The minute the robbers were out of the house, as soon as she’d heard a car pull away, she’d begun to fight the rope that tied her hands, wriggling and pulling, bending her fingers trying to get a grip on the knots. The harsh hemp fibers tore at her skin, she could feel the blood start. She hated the increasing frailty of her body as she grew older.

She’d be eternally thankful they hadn’t raped her. Because of disease, because of injuries, mostly because of the emotional distress, the terrible shame that would never go away. At seventy-two, a widow for ten years, she was sure the distress of such brutality would have been worse than if they killed her.

She wondered why there had been no rapes in these invasions. She’d followed the news on TV and in the paper, but she never thought it would happen to her. Only now did she see how stupid that was. She wondered if these people were afraid of the prosecution involved with rape. This county attorney was known for getting maximum sentences when it came to sex offenders; he had been criticized more than once for what some called his one-sided view of the law. And didn’t that make a person laugh.

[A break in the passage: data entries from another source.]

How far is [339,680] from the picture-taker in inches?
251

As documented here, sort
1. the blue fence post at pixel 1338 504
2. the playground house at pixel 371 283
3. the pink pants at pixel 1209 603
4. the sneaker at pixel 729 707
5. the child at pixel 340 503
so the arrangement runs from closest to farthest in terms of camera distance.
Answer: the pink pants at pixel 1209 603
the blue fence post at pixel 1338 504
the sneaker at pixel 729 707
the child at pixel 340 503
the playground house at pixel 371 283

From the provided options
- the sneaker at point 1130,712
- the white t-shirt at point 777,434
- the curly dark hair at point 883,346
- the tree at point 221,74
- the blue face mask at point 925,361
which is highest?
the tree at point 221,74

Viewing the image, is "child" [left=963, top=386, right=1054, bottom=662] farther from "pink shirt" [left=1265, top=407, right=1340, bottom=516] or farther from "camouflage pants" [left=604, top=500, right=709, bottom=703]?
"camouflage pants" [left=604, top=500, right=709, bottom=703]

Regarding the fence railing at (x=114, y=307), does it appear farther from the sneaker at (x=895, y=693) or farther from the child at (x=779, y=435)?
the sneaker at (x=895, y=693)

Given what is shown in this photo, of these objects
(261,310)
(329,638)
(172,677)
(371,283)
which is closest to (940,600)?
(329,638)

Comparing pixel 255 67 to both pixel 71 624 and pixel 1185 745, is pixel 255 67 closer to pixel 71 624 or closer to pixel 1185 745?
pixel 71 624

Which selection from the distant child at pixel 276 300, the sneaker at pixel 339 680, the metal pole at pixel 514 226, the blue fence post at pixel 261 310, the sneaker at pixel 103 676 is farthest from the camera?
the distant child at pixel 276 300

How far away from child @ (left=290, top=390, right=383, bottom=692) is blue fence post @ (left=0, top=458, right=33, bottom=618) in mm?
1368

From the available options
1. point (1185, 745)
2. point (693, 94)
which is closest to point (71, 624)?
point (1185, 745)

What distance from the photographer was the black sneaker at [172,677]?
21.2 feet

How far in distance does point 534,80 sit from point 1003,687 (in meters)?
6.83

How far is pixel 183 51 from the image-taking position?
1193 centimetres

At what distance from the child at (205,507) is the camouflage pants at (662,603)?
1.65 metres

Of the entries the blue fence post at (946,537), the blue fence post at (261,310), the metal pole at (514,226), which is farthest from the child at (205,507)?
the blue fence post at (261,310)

But if these men were so afraid of the law, and, according to the news, they stole no more than a few items, mostly electronics that could be easily sold, why did they bother at all? What was this about, these forced break-ins, this terrifying emotional harassment?

It seemed hours passed as she worked at the knots, her fingers raw and bleeding from the rough hemp rope, blood making the knots so slick that she nearly gave up. But at last, when she was about at the end of her strength, her hands and arms shaking with fatigue, the knot she was working on loosened a little. It was so slippery. She mustn’t lose the feel of just where to pull, to untie it all the way. It seemed to take forever, but at last she worked the knot loose, felt the rope ease enough so she could slide her right hand free. Her left hand was bound separately, tied to the rope that went around her waist and legs.